25.2.15

“SOMOS O POVO DA CRUZ...” AQUI TAMBÉM?

O mundo vem se surpreendendo cada vez mais com a capacidade de crueldade e desprezo pela vida do chamado “Estado Islâmico” (EI).

O último ato de barbárie do EI foi a morte de vinte e um cristãos coptas do Egito, pelo modo mais medieval possível, a decapitação. 

Os cristãos coptas no Egito remontam ao século I. Segundo a tradição eles tiveram contato com o cristianismo por meio do “apóstolo Marcos”.

Hoje, 90% dos cristãos coptas pertencem à Igreja Ortodoxa Copta de Alexandria, que nasceu no próprio Egito.

A Igreja Ortodoxa Copta de Alexandria é independente e não está em comunhão nem com a Igreja Ortodoxa nem com a Igreja Católica. A separação aconteceu após o Concílio de Calcedônia, no ano de 451. Embora haja igrejas coptas de tradição católica e protestante.

O último dia 15 de Fevereiro, o mundo conheceu o martírio dos vinte e um cristãos coptas na Líbia. O que chamou a atenção do Ocidente foi o “recado” deixado pelos jihadistas: “uma mensagem assinada com sangue para a nação da cruz”.

Por mais que a cristandade tenha suas diferenças, assim como no islã também, todos ficaram extremamente estarrecidos com o ocorrido.

É claro que o fundamentalismo, palavra cunhada nos EUA no século XIX, está presente tanto no catolicismo, protestantismo e islamismo. Cada qual com seus métodos e maneiras de lidar com o outro, na tentativa de desqualificá-lo religiosamente por não pertencer ao seu segmento religioso.

Com o EI, o fundamentalismo ganha contornos de violência extrema, por não aceitar outra religião no seu espaço de atuação.

Mas olhemos para cá, o Brasil.

Com o martírio dos cristãos coptas, foi possível ver diversas manifestações de solidariedade nas redes sociais. Frases como “eu também sou do povo da cruz” foi a mais vista. Mas o que significa isso?

Bem, aqui nada!

Lá, os coptas são pobres e vão para a Líbia procurando trabalho.

Lá, a situação de perseguição no país, de maioria mulçumana, foi intensificada contra os coptas, principalmente depois que o ditador Hosni Mubarak foi deposto, em 2011. Lá ser cristão não significa viver bem, significa ser perseguido e, como aconteceu e vem acontecendo, morrer.

Cá, é diferente. É gente procurando o “apóstolo” ou o “bispo” tal, porque ele irá resolver os problemas financeiros ou de saúde.

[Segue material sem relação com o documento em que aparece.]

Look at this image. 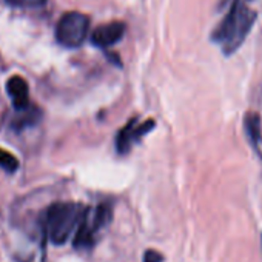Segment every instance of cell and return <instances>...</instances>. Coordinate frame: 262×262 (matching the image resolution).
<instances>
[{
    "mask_svg": "<svg viewBox=\"0 0 262 262\" xmlns=\"http://www.w3.org/2000/svg\"><path fill=\"white\" fill-rule=\"evenodd\" d=\"M110 221H111V211L106 205H99L94 210L85 208L76 228L74 247L79 250L90 248L94 244V236L97 230L105 227Z\"/></svg>",
    "mask_w": 262,
    "mask_h": 262,
    "instance_id": "obj_3",
    "label": "cell"
},
{
    "mask_svg": "<svg viewBox=\"0 0 262 262\" xmlns=\"http://www.w3.org/2000/svg\"><path fill=\"white\" fill-rule=\"evenodd\" d=\"M136 119L129 120L123 129H120V133L117 135V139H116V148L120 155H125L129 151L131 148V144L135 141H138L136 138V133H135V128H136Z\"/></svg>",
    "mask_w": 262,
    "mask_h": 262,
    "instance_id": "obj_8",
    "label": "cell"
},
{
    "mask_svg": "<svg viewBox=\"0 0 262 262\" xmlns=\"http://www.w3.org/2000/svg\"><path fill=\"white\" fill-rule=\"evenodd\" d=\"M17 111H19V117L13 122V126H14L16 129H19V128H27V126H33V125L37 123L39 119H40V111H39L36 106L28 105V106H25V108H22V110H17Z\"/></svg>",
    "mask_w": 262,
    "mask_h": 262,
    "instance_id": "obj_9",
    "label": "cell"
},
{
    "mask_svg": "<svg viewBox=\"0 0 262 262\" xmlns=\"http://www.w3.org/2000/svg\"><path fill=\"white\" fill-rule=\"evenodd\" d=\"M7 91L13 99V105L16 110H22L30 105V90L28 83L20 76H13L7 82Z\"/></svg>",
    "mask_w": 262,
    "mask_h": 262,
    "instance_id": "obj_6",
    "label": "cell"
},
{
    "mask_svg": "<svg viewBox=\"0 0 262 262\" xmlns=\"http://www.w3.org/2000/svg\"><path fill=\"white\" fill-rule=\"evenodd\" d=\"M83 207L74 202H56L45 214V227L50 241L54 245H62L68 241L71 233L83 214Z\"/></svg>",
    "mask_w": 262,
    "mask_h": 262,
    "instance_id": "obj_2",
    "label": "cell"
},
{
    "mask_svg": "<svg viewBox=\"0 0 262 262\" xmlns=\"http://www.w3.org/2000/svg\"><path fill=\"white\" fill-rule=\"evenodd\" d=\"M125 33V24L111 22L96 28L91 34V43L97 48H110L116 45Z\"/></svg>",
    "mask_w": 262,
    "mask_h": 262,
    "instance_id": "obj_5",
    "label": "cell"
},
{
    "mask_svg": "<svg viewBox=\"0 0 262 262\" xmlns=\"http://www.w3.org/2000/svg\"><path fill=\"white\" fill-rule=\"evenodd\" d=\"M5 2L14 8H39L43 7L48 0H5Z\"/></svg>",
    "mask_w": 262,
    "mask_h": 262,
    "instance_id": "obj_11",
    "label": "cell"
},
{
    "mask_svg": "<svg viewBox=\"0 0 262 262\" xmlns=\"http://www.w3.org/2000/svg\"><path fill=\"white\" fill-rule=\"evenodd\" d=\"M0 168H4V170L8 171V173L17 171V168H19V161H17V158H16L13 153L7 151V150H4V148H0Z\"/></svg>",
    "mask_w": 262,
    "mask_h": 262,
    "instance_id": "obj_10",
    "label": "cell"
},
{
    "mask_svg": "<svg viewBox=\"0 0 262 262\" xmlns=\"http://www.w3.org/2000/svg\"><path fill=\"white\" fill-rule=\"evenodd\" d=\"M164 260V256L156 251V250H147L145 251V256H144V262H162Z\"/></svg>",
    "mask_w": 262,
    "mask_h": 262,
    "instance_id": "obj_12",
    "label": "cell"
},
{
    "mask_svg": "<svg viewBox=\"0 0 262 262\" xmlns=\"http://www.w3.org/2000/svg\"><path fill=\"white\" fill-rule=\"evenodd\" d=\"M254 20L256 13L253 10H250L241 0H233L228 13L211 33V40L221 45L225 56H230L244 43Z\"/></svg>",
    "mask_w": 262,
    "mask_h": 262,
    "instance_id": "obj_1",
    "label": "cell"
},
{
    "mask_svg": "<svg viewBox=\"0 0 262 262\" xmlns=\"http://www.w3.org/2000/svg\"><path fill=\"white\" fill-rule=\"evenodd\" d=\"M244 126H245V133L251 142V145L259 150V145L262 142V126H260V116L254 111L247 113L244 119Z\"/></svg>",
    "mask_w": 262,
    "mask_h": 262,
    "instance_id": "obj_7",
    "label": "cell"
},
{
    "mask_svg": "<svg viewBox=\"0 0 262 262\" xmlns=\"http://www.w3.org/2000/svg\"><path fill=\"white\" fill-rule=\"evenodd\" d=\"M228 2H230V0H221V4H219V8H224L225 5H228ZM231 4V2H230Z\"/></svg>",
    "mask_w": 262,
    "mask_h": 262,
    "instance_id": "obj_13",
    "label": "cell"
},
{
    "mask_svg": "<svg viewBox=\"0 0 262 262\" xmlns=\"http://www.w3.org/2000/svg\"><path fill=\"white\" fill-rule=\"evenodd\" d=\"M90 20L85 14L70 11L60 17L56 27V39L65 48H79L88 36Z\"/></svg>",
    "mask_w": 262,
    "mask_h": 262,
    "instance_id": "obj_4",
    "label": "cell"
}]
</instances>
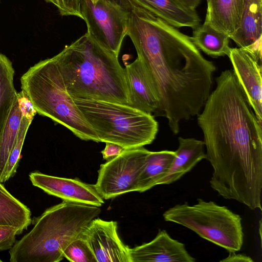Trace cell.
<instances>
[{
  "mask_svg": "<svg viewBox=\"0 0 262 262\" xmlns=\"http://www.w3.org/2000/svg\"><path fill=\"white\" fill-rule=\"evenodd\" d=\"M100 212L99 207L66 201L49 208L10 249V261L62 260L66 248Z\"/></svg>",
  "mask_w": 262,
  "mask_h": 262,
  "instance_id": "3957f363",
  "label": "cell"
},
{
  "mask_svg": "<svg viewBox=\"0 0 262 262\" xmlns=\"http://www.w3.org/2000/svg\"><path fill=\"white\" fill-rule=\"evenodd\" d=\"M63 256L73 262H97L92 252L81 234L66 248Z\"/></svg>",
  "mask_w": 262,
  "mask_h": 262,
  "instance_id": "cb8c5ba5",
  "label": "cell"
},
{
  "mask_svg": "<svg viewBox=\"0 0 262 262\" xmlns=\"http://www.w3.org/2000/svg\"><path fill=\"white\" fill-rule=\"evenodd\" d=\"M31 122L28 118L22 116L15 142L8 158L3 175L0 178L1 183L7 181L15 174L24 142Z\"/></svg>",
  "mask_w": 262,
  "mask_h": 262,
  "instance_id": "603a6c76",
  "label": "cell"
},
{
  "mask_svg": "<svg viewBox=\"0 0 262 262\" xmlns=\"http://www.w3.org/2000/svg\"><path fill=\"white\" fill-rule=\"evenodd\" d=\"M21 232L17 227L0 225V250H10L16 242V235Z\"/></svg>",
  "mask_w": 262,
  "mask_h": 262,
  "instance_id": "d4e9b609",
  "label": "cell"
},
{
  "mask_svg": "<svg viewBox=\"0 0 262 262\" xmlns=\"http://www.w3.org/2000/svg\"><path fill=\"white\" fill-rule=\"evenodd\" d=\"M150 151L143 147L124 150L100 165L94 184L103 200L136 191V186Z\"/></svg>",
  "mask_w": 262,
  "mask_h": 262,
  "instance_id": "ba28073f",
  "label": "cell"
},
{
  "mask_svg": "<svg viewBox=\"0 0 262 262\" xmlns=\"http://www.w3.org/2000/svg\"><path fill=\"white\" fill-rule=\"evenodd\" d=\"M175 156V151H150L139 177L136 191L143 192L158 185L169 171Z\"/></svg>",
  "mask_w": 262,
  "mask_h": 262,
  "instance_id": "ac0fdd59",
  "label": "cell"
},
{
  "mask_svg": "<svg viewBox=\"0 0 262 262\" xmlns=\"http://www.w3.org/2000/svg\"><path fill=\"white\" fill-rule=\"evenodd\" d=\"M46 2L56 6H67L71 5L78 0H44Z\"/></svg>",
  "mask_w": 262,
  "mask_h": 262,
  "instance_id": "f546056e",
  "label": "cell"
},
{
  "mask_svg": "<svg viewBox=\"0 0 262 262\" xmlns=\"http://www.w3.org/2000/svg\"><path fill=\"white\" fill-rule=\"evenodd\" d=\"M118 57L86 33L53 57L72 98L130 105L125 69Z\"/></svg>",
  "mask_w": 262,
  "mask_h": 262,
  "instance_id": "7a4b0ae2",
  "label": "cell"
},
{
  "mask_svg": "<svg viewBox=\"0 0 262 262\" xmlns=\"http://www.w3.org/2000/svg\"><path fill=\"white\" fill-rule=\"evenodd\" d=\"M179 146L171 167L159 185L170 184L190 171L199 162L206 158L203 141L194 138H178Z\"/></svg>",
  "mask_w": 262,
  "mask_h": 262,
  "instance_id": "2e32d148",
  "label": "cell"
},
{
  "mask_svg": "<svg viewBox=\"0 0 262 262\" xmlns=\"http://www.w3.org/2000/svg\"><path fill=\"white\" fill-rule=\"evenodd\" d=\"M17 97L19 108L22 116H24L32 121L34 116L36 115L37 112L32 102L22 91L20 92L17 93Z\"/></svg>",
  "mask_w": 262,
  "mask_h": 262,
  "instance_id": "484cf974",
  "label": "cell"
},
{
  "mask_svg": "<svg viewBox=\"0 0 262 262\" xmlns=\"http://www.w3.org/2000/svg\"><path fill=\"white\" fill-rule=\"evenodd\" d=\"M261 34L262 0H244L239 27L230 39L261 61Z\"/></svg>",
  "mask_w": 262,
  "mask_h": 262,
  "instance_id": "4fadbf2b",
  "label": "cell"
},
{
  "mask_svg": "<svg viewBox=\"0 0 262 262\" xmlns=\"http://www.w3.org/2000/svg\"><path fill=\"white\" fill-rule=\"evenodd\" d=\"M29 178L32 184L49 194L74 203L101 206L104 200L97 192L94 185L76 179H68L32 172Z\"/></svg>",
  "mask_w": 262,
  "mask_h": 262,
  "instance_id": "8fae6325",
  "label": "cell"
},
{
  "mask_svg": "<svg viewBox=\"0 0 262 262\" xmlns=\"http://www.w3.org/2000/svg\"><path fill=\"white\" fill-rule=\"evenodd\" d=\"M184 6L195 10V8L199 6L201 0H177Z\"/></svg>",
  "mask_w": 262,
  "mask_h": 262,
  "instance_id": "f1b7e54d",
  "label": "cell"
},
{
  "mask_svg": "<svg viewBox=\"0 0 262 262\" xmlns=\"http://www.w3.org/2000/svg\"><path fill=\"white\" fill-rule=\"evenodd\" d=\"M193 30L191 38L199 50L213 58L228 55L230 47L227 34L205 21Z\"/></svg>",
  "mask_w": 262,
  "mask_h": 262,
  "instance_id": "d6986e66",
  "label": "cell"
},
{
  "mask_svg": "<svg viewBox=\"0 0 262 262\" xmlns=\"http://www.w3.org/2000/svg\"><path fill=\"white\" fill-rule=\"evenodd\" d=\"M233 71L258 120L262 123L261 61L240 48H230L227 55Z\"/></svg>",
  "mask_w": 262,
  "mask_h": 262,
  "instance_id": "30bf717a",
  "label": "cell"
},
{
  "mask_svg": "<svg viewBox=\"0 0 262 262\" xmlns=\"http://www.w3.org/2000/svg\"><path fill=\"white\" fill-rule=\"evenodd\" d=\"M221 262H253V260L249 256L244 254L230 252L228 256L220 260Z\"/></svg>",
  "mask_w": 262,
  "mask_h": 262,
  "instance_id": "83f0119b",
  "label": "cell"
},
{
  "mask_svg": "<svg viewBox=\"0 0 262 262\" xmlns=\"http://www.w3.org/2000/svg\"><path fill=\"white\" fill-rule=\"evenodd\" d=\"M130 262H194L185 245L159 230L151 241L129 249Z\"/></svg>",
  "mask_w": 262,
  "mask_h": 262,
  "instance_id": "7c38bea8",
  "label": "cell"
},
{
  "mask_svg": "<svg viewBox=\"0 0 262 262\" xmlns=\"http://www.w3.org/2000/svg\"><path fill=\"white\" fill-rule=\"evenodd\" d=\"M244 1H207L205 22L230 38L239 27Z\"/></svg>",
  "mask_w": 262,
  "mask_h": 262,
  "instance_id": "e0dca14e",
  "label": "cell"
},
{
  "mask_svg": "<svg viewBox=\"0 0 262 262\" xmlns=\"http://www.w3.org/2000/svg\"><path fill=\"white\" fill-rule=\"evenodd\" d=\"M163 216L165 221L184 226L229 253L239 251L243 245L241 216L213 201L198 199L193 205L177 204Z\"/></svg>",
  "mask_w": 262,
  "mask_h": 262,
  "instance_id": "8992f818",
  "label": "cell"
},
{
  "mask_svg": "<svg viewBox=\"0 0 262 262\" xmlns=\"http://www.w3.org/2000/svg\"><path fill=\"white\" fill-rule=\"evenodd\" d=\"M21 119L17 97L0 133V178L15 142Z\"/></svg>",
  "mask_w": 262,
  "mask_h": 262,
  "instance_id": "7402d4cb",
  "label": "cell"
},
{
  "mask_svg": "<svg viewBox=\"0 0 262 262\" xmlns=\"http://www.w3.org/2000/svg\"><path fill=\"white\" fill-rule=\"evenodd\" d=\"M215 80L197 115L213 168L210 186L224 199L261 210V124L232 70Z\"/></svg>",
  "mask_w": 262,
  "mask_h": 262,
  "instance_id": "6da1fadb",
  "label": "cell"
},
{
  "mask_svg": "<svg viewBox=\"0 0 262 262\" xmlns=\"http://www.w3.org/2000/svg\"><path fill=\"white\" fill-rule=\"evenodd\" d=\"M99 141L125 149L151 144L158 131L152 115L129 105L90 99L72 98Z\"/></svg>",
  "mask_w": 262,
  "mask_h": 262,
  "instance_id": "5b68a950",
  "label": "cell"
},
{
  "mask_svg": "<svg viewBox=\"0 0 262 262\" xmlns=\"http://www.w3.org/2000/svg\"><path fill=\"white\" fill-rule=\"evenodd\" d=\"M87 33L105 49L118 56L127 35V0H81Z\"/></svg>",
  "mask_w": 262,
  "mask_h": 262,
  "instance_id": "52a82bcc",
  "label": "cell"
},
{
  "mask_svg": "<svg viewBox=\"0 0 262 262\" xmlns=\"http://www.w3.org/2000/svg\"><path fill=\"white\" fill-rule=\"evenodd\" d=\"M125 69L130 94V106L154 115L158 108L159 101L141 60L137 57Z\"/></svg>",
  "mask_w": 262,
  "mask_h": 262,
  "instance_id": "5bb4252c",
  "label": "cell"
},
{
  "mask_svg": "<svg viewBox=\"0 0 262 262\" xmlns=\"http://www.w3.org/2000/svg\"><path fill=\"white\" fill-rule=\"evenodd\" d=\"M104 149L101 151L103 158L108 161L120 154L124 149L122 146L112 143H105Z\"/></svg>",
  "mask_w": 262,
  "mask_h": 262,
  "instance_id": "4316f807",
  "label": "cell"
},
{
  "mask_svg": "<svg viewBox=\"0 0 262 262\" xmlns=\"http://www.w3.org/2000/svg\"><path fill=\"white\" fill-rule=\"evenodd\" d=\"M22 91L37 113L51 119L85 141L99 142L68 94L53 57L31 67L20 78Z\"/></svg>",
  "mask_w": 262,
  "mask_h": 262,
  "instance_id": "277c9868",
  "label": "cell"
},
{
  "mask_svg": "<svg viewBox=\"0 0 262 262\" xmlns=\"http://www.w3.org/2000/svg\"><path fill=\"white\" fill-rule=\"evenodd\" d=\"M14 75L12 62L0 53V133L17 96L14 86Z\"/></svg>",
  "mask_w": 262,
  "mask_h": 262,
  "instance_id": "44dd1931",
  "label": "cell"
},
{
  "mask_svg": "<svg viewBox=\"0 0 262 262\" xmlns=\"http://www.w3.org/2000/svg\"><path fill=\"white\" fill-rule=\"evenodd\" d=\"M31 223V212L0 182V225L12 226L21 232Z\"/></svg>",
  "mask_w": 262,
  "mask_h": 262,
  "instance_id": "ffe728a7",
  "label": "cell"
},
{
  "mask_svg": "<svg viewBox=\"0 0 262 262\" xmlns=\"http://www.w3.org/2000/svg\"><path fill=\"white\" fill-rule=\"evenodd\" d=\"M117 227L116 222L95 218L81 233L97 262H130L129 248L120 238Z\"/></svg>",
  "mask_w": 262,
  "mask_h": 262,
  "instance_id": "9c48e42d",
  "label": "cell"
},
{
  "mask_svg": "<svg viewBox=\"0 0 262 262\" xmlns=\"http://www.w3.org/2000/svg\"><path fill=\"white\" fill-rule=\"evenodd\" d=\"M176 28L193 29L200 25L201 18L194 9L188 8L177 0H130Z\"/></svg>",
  "mask_w": 262,
  "mask_h": 262,
  "instance_id": "9a60e30c",
  "label": "cell"
},
{
  "mask_svg": "<svg viewBox=\"0 0 262 262\" xmlns=\"http://www.w3.org/2000/svg\"><path fill=\"white\" fill-rule=\"evenodd\" d=\"M207 1H208V0H207Z\"/></svg>",
  "mask_w": 262,
  "mask_h": 262,
  "instance_id": "4dcf8cb0",
  "label": "cell"
}]
</instances>
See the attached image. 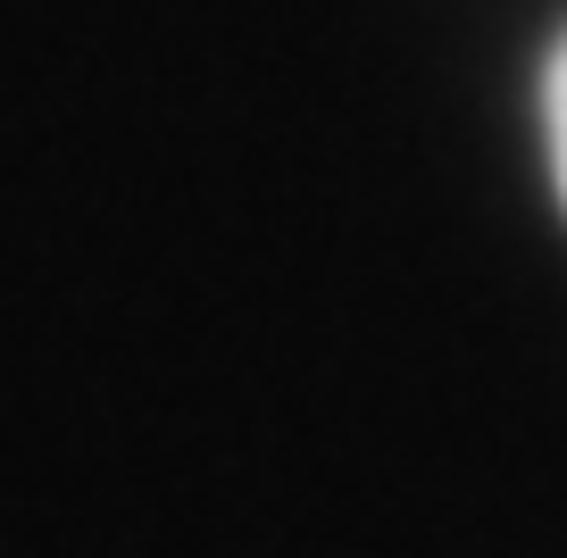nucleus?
Instances as JSON below:
<instances>
[{
  "mask_svg": "<svg viewBox=\"0 0 567 558\" xmlns=\"http://www.w3.org/2000/svg\"><path fill=\"white\" fill-rule=\"evenodd\" d=\"M543 134H550V175H559V200H567V42L550 51V75H543Z\"/></svg>",
  "mask_w": 567,
  "mask_h": 558,
  "instance_id": "nucleus-1",
  "label": "nucleus"
}]
</instances>
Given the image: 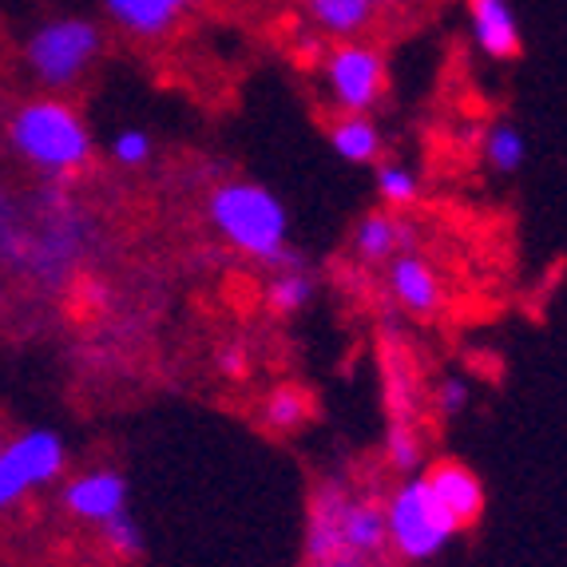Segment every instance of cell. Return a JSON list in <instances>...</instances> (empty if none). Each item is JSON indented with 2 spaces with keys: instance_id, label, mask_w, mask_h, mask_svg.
Wrapping results in <instances>:
<instances>
[{
  "instance_id": "cell-1",
  "label": "cell",
  "mask_w": 567,
  "mask_h": 567,
  "mask_svg": "<svg viewBox=\"0 0 567 567\" xmlns=\"http://www.w3.org/2000/svg\"><path fill=\"white\" fill-rule=\"evenodd\" d=\"M302 567H393L378 492L346 476H322L313 484Z\"/></svg>"
},
{
  "instance_id": "cell-2",
  "label": "cell",
  "mask_w": 567,
  "mask_h": 567,
  "mask_svg": "<svg viewBox=\"0 0 567 567\" xmlns=\"http://www.w3.org/2000/svg\"><path fill=\"white\" fill-rule=\"evenodd\" d=\"M207 210L215 230L235 246L238 255L266 266L290 262V255H286L290 250V215H286L282 199L275 190H266L262 183H218Z\"/></svg>"
},
{
  "instance_id": "cell-3",
  "label": "cell",
  "mask_w": 567,
  "mask_h": 567,
  "mask_svg": "<svg viewBox=\"0 0 567 567\" xmlns=\"http://www.w3.org/2000/svg\"><path fill=\"white\" fill-rule=\"evenodd\" d=\"M12 152L29 167L68 179L92 163V132L68 100H29L9 115Z\"/></svg>"
},
{
  "instance_id": "cell-4",
  "label": "cell",
  "mask_w": 567,
  "mask_h": 567,
  "mask_svg": "<svg viewBox=\"0 0 567 567\" xmlns=\"http://www.w3.org/2000/svg\"><path fill=\"white\" fill-rule=\"evenodd\" d=\"M385 504V536L393 559L405 564H429L461 536V524L441 508V501L433 496L429 481L421 473L401 476L393 484L389 496H381Z\"/></svg>"
},
{
  "instance_id": "cell-5",
  "label": "cell",
  "mask_w": 567,
  "mask_h": 567,
  "mask_svg": "<svg viewBox=\"0 0 567 567\" xmlns=\"http://www.w3.org/2000/svg\"><path fill=\"white\" fill-rule=\"evenodd\" d=\"M104 52V32L87 17H60L40 24L24 44V64L48 92H72Z\"/></svg>"
},
{
  "instance_id": "cell-6",
  "label": "cell",
  "mask_w": 567,
  "mask_h": 567,
  "mask_svg": "<svg viewBox=\"0 0 567 567\" xmlns=\"http://www.w3.org/2000/svg\"><path fill=\"white\" fill-rule=\"evenodd\" d=\"M64 436L52 429H29V433L4 441L0 449V512L17 508L24 496L56 484L64 476Z\"/></svg>"
},
{
  "instance_id": "cell-7",
  "label": "cell",
  "mask_w": 567,
  "mask_h": 567,
  "mask_svg": "<svg viewBox=\"0 0 567 567\" xmlns=\"http://www.w3.org/2000/svg\"><path fill=\"white\" fill-rule=\"evenodd\" d=\"M326 87L338 112L346 115H369L385 95V56L365 40H341L322 56Z\"/></svg>"
},
{
  "instance_id": "cell-8",
  "label": "cell",
  "mask_w": 567,
  "mask_h": 567,
  "mask_svg": "<svg viewBox=\"0 0 567 567\" xmlns=\"http://www.w3.org/2000/svg\"><path fill=\"white\" fill-rule=\"evenodd\" d=\"M60 504H64L68 516H76L84 524H100L127 512V481H123L115 468H87L76 481H68L60 492Z\"/></svg>"
},
{
  "instance_id": "cell-9",
  "label": "cell",
  "mask_w": 567,
  "mask_h": 567,
  "mask_svg": "<svg viewBox=\"0 0 567 567\" xmlns=\"http://www.w3.org/2000/svg\"><path fill=\"white\" fill-rule=\"evenodd\" d=\"M203 0H104V12L115 29L135 40H163L179 29Z\"/></svg>"
},
{
  "instance_id": "cell-10",
  "label": "cell",
  "mask_w": 567,
  "mask_h": 567,
  "mask_svg": "<svg viewBox=\"0 0 567 567\" xmlns=\"http://www.w3.org/2000/svg\"><path fill=\"white\" fill-rule=\"evenodd\" d=\"M385 286L393 293V302L401 306L413 318H429V313L441 310V275L416 250H405V255L389 258L385 262Z\"/></svg>"
},
{
  "instance_id": "cell-11",
  "label": "cell",
  "mask_w": 567,
  "mask_h": 567,
  "mask_svg": "<svg viewBox=\"0 0 567 567\" xmlns=\"http://www.w3.org/2000/svg\"><path fill=\"white\" fill-rule=\"evenodd\" d=\"M433 488V496L441 501V508L461 524V532H468L484 516V484L481 476L461 461H436L429 473H421Z\"/></svg>"
},
{
  "instance_id": "cell-12",
  "label": "cell",
  "mask_w": 567,
  "mask_h": 567,
  "mask_svg": "<svg viewBox=\"0 0 567 567\" xmlns=\"http://www.w3.org/2000/svg\"><path fill=\"white\" fill-rule=\"evenodd\" d=\"M468 9V32L473 44L488 60H516L520 56V20L508 0H464Z\"/></svg>"
},
{
  "instance_id": "cell-13",
  "label": "cell",
  "mask_w": 567,
  "mask_h": 567,
  "mask_svg": "<svg viewBox=\"0 0 567 567\" xmlns=\"http://www.w3.org/2000/svg\"><path fill=\"white\" fill-rule=\"evenodd\" d=\"M381 398L389 421L421 425V365L409 358L405 346H389L381 353Z\"/></svg>"
},
{
  "instance_id": "cell-14",
  "label": "cell",
  "mask_w": 567,
  "mask_h": 567,
  "mask_svg": "<svg viewBox=\"0 0 567 567\" xmlns=\"http://www.w3.org/2000/svg\"><path fill=\"white\" fill-rule=\"evenodd\" d=\"M413 250V227L398 210H369L353 227V258L365 266H385L389 258Z\"/></svg>"
},
{
  "instance_id": "cell-15",
  "label": "cell",
  "mask_w": 567,
  "mask_h": 567,
  "mask_svg": "<svg viewBox=\"0 0 567 567\" xmlns=\"http://www.w3.org/2000/svg\"><path fill=\"white\" fill-rule=\"evenodd\" d=\"M306 20L318 37L330 40H361L369 29H373V17L378 9L369 0H302Z\"/></svg>"
},
{
  "instance_id": "cell-16",
  "label": "cell",
  "mask_w": 567,
  "mask_h": 567,
  "mask_svg": "<svg viewBox=\"0 0 567 567\" xmlns=\"http://www.w3.org/2000/svg\"><path fill=\"white\" fill-rule=\"evenodd\" d=\"M330 147L338 152V159L365 167V163L381 159V132L369 115H346L341 112L330 127Z\"/></svg>"
},
{
  "instance_id": "cell-17",
  "label": "cell",
  "mask_w": 567,
  "mask_h": 567,
  "mask_svg": "<svg viewBox=\"0 0 567 567\" xmlns=\"http://www.w3.org/2000/svg\"><path fill=\"white\" fill-rule=\"evenodd\" d=\"M313 421V398L302 385H278L266 393L262 401V425L278 436L298 433L302 425Z\"/></svg>"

Cá não tem martírio, ninguém é exposto com a sua fé, até porque está na “moda” ser gospel.

O cantor sertanejo tem a sua imagem arranhada por inúmeras situações com bebida. Da noite para o dia, decide que é cantor gospel. Alguém aí levanta a questão: “mas ele se converteu!”. Ah sim, deve ter se convertido... Está cada vez mais difícil nesse universo gospel a conversão ser desprovida de interesse financeiro.

Outro caso, a moça tem uma experiência “traumática” com o corpo, porque ela é filha desse tempo em que a futilidade é marca preponderante. Ela vai parar no hospital e quando sai se torna “bispa” e irá ter um programa na TV de uma igreja que não faz outra coisa a não ser construir um império em nome da “fé”.

Por aqui “o povo da cruz” precisava descer da cruz os crucificados (uma expressão de Jon Sobrino) que são martirizados por um sistema econômico que segrega os menos desprovidos de capital.

Por aqui “o povo da cruz” precisava ser unido no sentido de cobrar da classe política do país responsabilidade com os gastos públicos. Um “povo da cruz” não se conformaria com a precarização do Sistema Único de Saúde (SUS).

Se lá ser cristão significa morrer, aqui ser cristão significa nutrir uma espiritualidade marcada pelo consumo onde se busca a “bênção” de Deus.

Todos ficamos chocados com o ato desumano do EI com aqueles irmãos. Eles morreram orando...

Não tenho condições de pegar “carona” nesse episódio trágico e produzir frases de efeito quando estou distante geográfica e espiritualmente da realidade desses irmãos.